It is unfortunate that the financial details of Brexit are not well understood in the UK. Indeed the persistent public use of the term “divorce bill” is both inaccurate and conjures up the emotional perception of conflict and acrimony.
In reality the process is more a demerger accountancy exercise which, as well as defining the terms of the separation, is critical to further negotiations regarding any ongoing trading relationship.
Essentially, there are just three issues;
First, the EU member states collectively pay into a 7 year multi annual budget (called the MFF). A large part of this budget is used by the 28 nations to invest in long term commitments, for example major infrastructure projects (some of which are in the UK). By nature of these investments financial liability spreads over many years. The liability currently stands at €235.7 billion, of which the British share could be assessed as 8.6% of the total (that being the UK net contribution to the overall budget).

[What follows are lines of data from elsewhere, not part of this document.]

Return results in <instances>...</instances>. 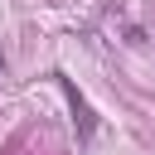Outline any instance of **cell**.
Returning <instances> with one entry per match:
<instances>
[{
    "label": "cell",
    "mask_w": 155,
    "mask_h": 155,
    "mask_svg": "<svg viewBox=\"0 0 155 155\" xmlns=\"http://www.w3.org/2000/svg\"><path fill=\"white\" fill-rule=\"evenodd\" d=\"M58 82H63V92H68V102H73V111H78V131H82V140H87V136H92V111H87V102L78 97V87H73L63 73H58Z\"/></svg>",
    "instance_id": "cell-1"
},
{
    "label": "cell",
    "mask_w": 155,
    "mask_h": 155,
    "mask_svg": "<svg viewBox=\"0 0 155 155\" xmlns=\"http://www.w3.org/2000/svg\"><path fill=\"white\" fill-rule=\"evenodd\" d=\"M0 68H5V58H0Z\"/></svg>",
    "instance_id": "cell-2"
}]
</instances>
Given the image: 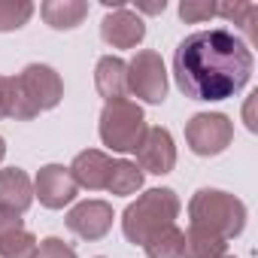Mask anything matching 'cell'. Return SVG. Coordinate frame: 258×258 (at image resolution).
Instances as JSON below:
<instances>
[{
  "label": "cell",
  "instance_id": "1",
  "mask_svg": "<svg viewBox=\"0 0 258 258\" xmlns=\"http://www.w3.org/2000/svg\"><path fill=\"white\" fill-rule=\"evenodd\" d=\"M252 70V49L228 28L188 34L173 52V79L188 100H228L249 85Z\"/></svg>",
  "mask_w": 258,
  "mask_h": 258
},
{
  "label": "cell",
  "instance_id": "2",
  "mask_svg": "<svg viewBox=\"0 0 258 258\" xmlns=\"http://www.w3.org/2000/svg\"><path fill=\"white\" fill-rule=\"evenodd\" d=\"M64 82L49 64H28L22 73L7 76L4 85V109L16 121H34L40 112H49L61 103Z\"/></svg>",
  "mask_w": 258,
  "mask_h": 258
},
{
  "label": "cell",
  "instance_id": "3",
  "mask_svg": "<svg viewBox=\"0 0 258 258\" xmlns=\"http://www.w3.org/2000/svg\"><path fill=\"white\" fill-rule=\"evenodd\" d=\"M182 201L173 188H149L121 213V234L127 243L143 246L164 228L176 225Z\"/></svg>",
  "mask_w": 258,
  "mask_h": 258
},
{
  "label": "cell",
  "instance_id": "4",
  "mask_svg": "<svg viewBox=\"0 0 258 258\" xmlns=\"http://www.w3.org/2000/svg\"><path fill=\"white\" fill-rule=\"evenodd\" d=\"M188 219L222 240H234L246 228V204L222 188H198L188 201Z\"/></svg>",
  "mask_w": 258,
  "mask_h": 258
},
{
  "label": "cell",
  "instance_id": "5",
  "mask_svg": "<svg viewBox=\"0 0 258 258\" xmlns=\"http://www.w3.org/2000/svg\"><path fill=\"white\" fill-rule=\"evenodd\" d=\"M146 115L143 106L134 100H112L103 103L100 109V121H97V131L103 146H109L112 152H137V146L146 137Z\"/></svg>",
  "mask_w": 258,
  "mask_h": 258
},
{
  "label": "cell",
  "instance_id": "6",
  "mask_svg": "<svg viewBox=\"0 0 258 258\" xmlns=\"http://www.w3.org/2000/svg\"><path fill=\"white\" fill-rule=\"evenodd\" d=\"M167 67L155 49H140L127 61V94L140 97L143 103H164L167 100Z\"/></svg>",
  "mask_w": 258,
  "mask_h": 258
},
{
  "label": "cell",
  "instance_id": "7",
  "mask_svg": "<svg viewBox=\"0 0 258 258\" xmlns=\"http://www.w3.org/2000/svg\"><path fill=\"white\" fill-rule=\"evenodd\" d=\"M234 140V121L225 112H198L185 121V143L201 158L222 155Z\"/></svg>",
  "mask_w": 258,
  "mask_h": 258
},
{
  "label": "cell",
  "instance_id": "8",
  "mask_svg": "<svg viewBox=\"0 0 258 258\" xmlns=\"http://www.w3.org/2000/svg\"><path fill=\"white\" fill-rule=\"evenodd\" d=\"M112 219H115V213L106 201H79L70 207L64 222H67L70 234H76L79 240L97 243L112 231Z\"/></svg>",
  "mask_w": 258,
  "mask_h": 258
},
{
  "label": "cell",
  "instance_id": "9",
  "mask_svg": "<svg viewBox=\"0 0 258 258\" xmlns=\"http://www.w3.org/2000/svg\"><path fill=\"white\" fill-rule=\"evenodd\" d=\"M134 164L140 170L152 173V176H164L176 167V146H173V137H170L167 127H161V124L146 127V137L137 146V161Z\"/></svg>",
  "mask_w": 258,
  "mask_h": 258
},
{
  "label": "cell",
  "instance_id": "10",
  "mask_svg": "<svg viewBox=\"0 0 258 258\" xmlns=\"http://www.w3.org/2000/svg\"><path fill=\"white\" fill-rule=\"evenodd\" d=\"M76 195H79V185L73 182V176L64 164L40 167V173L34 179V198H40V204L46 210H64L76 201Z\"/></svg>",
  "mask_w": 258,
  "mask_h": 258
},
{
  "label": "cell",
  "instance_id": "11",
  "mask_svg": "<svg viewBox=\"0 0 258 258\" xmlns=\"http://www.w3.org/2000/svg\"><path fill=\"white\" fill-rule=\"evenodd\" d=\"M100 40L112 49H137L146 40V22L131 7L109 10L100 22Z\"/></svg>",
  "mask_w": 258,
  "mask_h": 258
},
{
  "label": "cell",
  "instance_id": "12",
  "mask_svg": "<svg viewBox=\"0 0 258 258\" xmlns=\"http://www.w3.org/2000/svg\"><path fill=\"white\" fill-rule=\"evenodd\" d=\"M70 176L79 188L85 191H100L109 182V170H112V158L100 149H82L73 161H70Z\"/></svg>",
  "mask_w": 258,
  "mask_h": 258
},
{
  "label": "cell",
  "instance_id": "13",
  "mask_svg": "<svg viewBox=\"0 0 258 258\" xmlns=\"http://www.w3.org/2000/svg\"><path fill=\"white\" fill-rule=\"evenodd\" d=\"M94 88L106 103L127 100V61L118 55H103L94 67Z\"/></svg>",
  "mask_w": 258,
  "mask_h": 258
},
{
  "label": "cell",
  "instance_id": "14",
  "mask_svg": "<svg viewBox=\"0 0 258 258\" xmlns=\"http://www.w3.org/2000/svg\"><path fill=\"white\" fill-rule=\"evenodd\" d=\"M0 204L16 210V213H28L34 204V182L22 167H7L0 170Z\"/></svg>",
  "mask_w": 258,
  "mask_h": 258
},
{
  "label": "cell",
  "instance_id": "15",
  "mask_svg": "<svg viewBox=\"0 0 258 258\" xmlns=\"http://www.w3.org/2000/svg\"><path fill=\"white\" fill-rule=\"evenodd\" d=\"M88 10H91L88 0H46L40 7V16L52 31H73L85 22Z\"/></svg>",
  "mask_w": 258,
  "mask_h": 258
},
{
  "label": "cell",
  "instance_id": "16",
  "mask_svg": "<svg viewBox=\"0 0 258 258\" xmlns=\"http://www.w3.org/2000/svg\"><path fill=\"white\" fill-rule=\"evenodd\" d=\"M185 234V252L182 258H222L228 252V240H222L219 234H210L198 225H188Z\"/></svg>",
  "mask_w": 258,
  "mask_h": 258
},
{
  "label": "cell",
  "instance_id": "17",
  "mask_svg": "<svg viewBox=\"0 0 258 258\" xmlns=\"http://www.w3.org/2000/svg\"><path fill=\"white\" fill-rule=\"evenodd\" d=\"M143 188V170L134 164V161H112V170H109V182H106V191L109 195H118V198H127V195H137Z\"/></svg>",
  "mask_w": 258,
  "mask_h": 258
},
{
  "label": "cell",
  "instance_id": "18",
  "mask_svg": "<svg viewBox=\"0 0 258 258\" xmlns=\"http://www.w3.org/2000/svg\"><path fill=\"white\" fill-rule=\"evenodd\" d=\"M216 16L228 19L231 25H237V31H243L249 37V43H258V28H255V19H258V7L255 4H222L216 7ZM234 31V34H237ZM246 43V46H249Z\"/></svg>",
  "mask_w": 258,
  "mask_h": 258
},
{
  "label": "cell",
  "instance_id": "19",
  "mask_svg": "<svg viewBox=\"0 0 258 258\" xmlns=\"http://www.w3.org/2000/svg\"><path fill=\"white\" fill-rule=\"evenodd\" d=\"M143 252L149 258H182V252H185V234L176 225H170L161 234H155L149 243H143Z\"/></svg>",
  "mask_w": 258,
  "mask_h": 258
},
{
  "label": "cell",
  "instance_id": "20",
  "mask_svg": "<svg viewBox=\"0 0 258 258\" xmlns=\"http://www.w3.org/2000/svg\"><path fill=\"white\" fill-rule=\"evenodd\" d=\"M34 16L31 0H0V34L22 31Z\"/></svg>",
  "mask_w": 258,
  "mask_h": 258
},
{
  "label": "cell",
  "instance_id": "21",
  "mask_svg": "<svg viewBox=\"0 0 258 258\" xmlns=\"http://www.w3.org/2000/svg\"><path fill=\"white\" fill-rule=\"evenodd\" d=\"M37 252V237L25 228L10 237H0V258H34Z\"/></svg>",
  "mask_w": 258,
  "mask_h": 258
},
{
  "label": "cell",
  "instance_id": "22",
  "mask_svg": "<svg viewBox=\"0 0 258 258\" xmlns=\"http://www.w3.org/2000/svg\"><path fill=\"white\" fill-rule=\"evenodd\" d=\"M216 7L219 4H207V0H182L179 4V19L188 22V25H201V22H210L216 16Z\"/></svg>",
  "mask_w": 258,
  "mask_h": 258
},
{
  "label": "cell",
  "instance_id": "23",
  "mask_svg": "<svg viewBox=\"0 0 258 258\" xmlns=\"http://www.w3.org/2000/svg\"><path fill=\"white\" fill-rule=\"evenodd\" d=\"M34 258H76V249L70 243H64L61 237H46L37 243Z\"/></svg>",
  "mask_w": 258,
  "mask_h": 258
},
{
  "label": "cell",
  "instance_id": "24",
  "mask_svg": "<svg viewBox=\"0 0 258 258\" xmlns=\"http://www.w3.org/2000/svg\"><path fill=\"white\" fill-rule=\"evenodd\" d=\"M16 231H25L22 213H16V210H10V207L0 204V237H10V234H16Z\"/></svg>",
  "mask_w": 258,
  "mask_h": 258
},
{
  "label": "cell",
  "instance_id": "25",
  "mask_svg": "<svg viewBox=\"0 0 258 258\" xmlns=\"http://www.w3.org/2000/svg\"><path fill=\"white\" fill-rule=\"evenodd\" d=\"M255 103H258V91H252L249 100H246V106H243V118H246V127H249L252 134L258 131V121H255Z\"/></svg>",
  "mask_w": 258,
  "mask_h": 258
},
{
  "label": "cell",
  "instance_id": "26",
  "mask_svg": "<svg viewBox=\"0 0 258 258\" xmlns=\"http://www.w3.org/2000/svg\"><path fill=\"white\" fill-rule=\"evenodd\" d=\"M164 10H167V4L161 0V4H137V10H134V13H137V16H140V13H149V16H161Z\"/></svg>",
  "mask_w": 258,
  "mask_h": 258
},
{
  "label": "cell",
  "instance_id": "27",
  "mask_svg": "<svg viewBox=\"0 0 258 258\" xmlns=\"http://www.w3.org/2000/svg\"><path fill=\"white\" fill-rule=\"evenodd\" d=\"M4 85H7V76H0V118L7 115V109H4Z\"/></svg>",
  "mask_w": 258,
  "mask_h": 258
},
{
  "label": "cell",
  "instance_id": "28",
  "mask_svg": "<svg viewBox=\"0 0 258 258\" xmlns=\"http://www.w3.org/2000/svg\"><path fill=\"white\" fill-rule=\"evenodd\" d=\"M4 155H7V140L0 137V161H4Z\"/></svg>",
  "mask_w": 258,
  "mask_h": 258
},
{
  "label": "cell",
  "instance_id": "29",
  "mask_svg": "<svg viewBox=\"0 0 258 258\" xmlns=\"http://www.w3.org/2000/svg\"><path fill=\"white\" fill-rule=\"evenodd\" d=\"M222 258H237V255H231V252H225V255H222Z\"/></svg>",
  "mask_w": 258,
  "mask_h": 258
},
{
  "label": "cell",
  "instance_id": "30",
  "mask_svg": "<svg viewBox=\"0 0 258 258\" xmlns=\"http://www.w3.org/2000/svg\"><path fill=\"white\" fill-rule=\"evenodd\" d=\"M94 258H103V255H94Z\"/></svg>",
  "mask_w": 258,
  "mask_h": 258
}]
</instances>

Naturally, before we leave the EU, the remaining 27 states will want to know if it is the intention of the UK to pay its share or whether there is an assumption by the UK that the liabilities entered into by 28 member states will now be paid by 27 states. (Incidentally, that liability is cyclical in nature and, as it happens, will be at the peak of a cycle when we exit the EU in 2019).
Second, this year, as in every previous year, the 28 states will invest 40% of the annual budget in “Structural and Cohesion funds” (in layman’s terms that is investment in the single market and especially the poorer economies and regions). This is not charity but a seed corn investment which, by raising economic activity, returns great dividends to the major European manufacturing countries by creating or expanding markets for them to sell their goods.
When we leave the EU in 2019 the remaining 27 states will continue to invest in the emerging economies and the single market. Naturally they will wish to know whether the UK’s ambition of “seamless, tariff free, borderless continuity” of trade with the EU27 includes shared investment or not.
Finally, this year, as in every year past, the UK will fully participate in joint European programmes. For example, Erasmus (student exchange programmes), Horizon 20:20 (universities and research), Galileo (satellite navigation and information systems), ITER (nuclear fusion), Euratom (nuclear exchange) or the European Space programme.
In the past, the cost of these programmes has been included within our overall EU membership subscription. On the presumption that the UK wishes to continue to participate in these collaborations, the EU 27 will need to know if, and how, we intend to contribute. To give a specific example of the benefits of this collaboration, one need look no further than the area of Research and development, (e,g. Horizon 20:20). The EU allocates research funding on the basis of merit. Thanks to the excellence of UK universities and research facilities the UK, having contributed 8.6% of the general budget, actually receives 19% of all EU funding.
The purpose of all this is to illustrate that, far from an emotional argument about a “divorce bill”, the financial settlement is much more a demerger accountancy exercise where detail matters.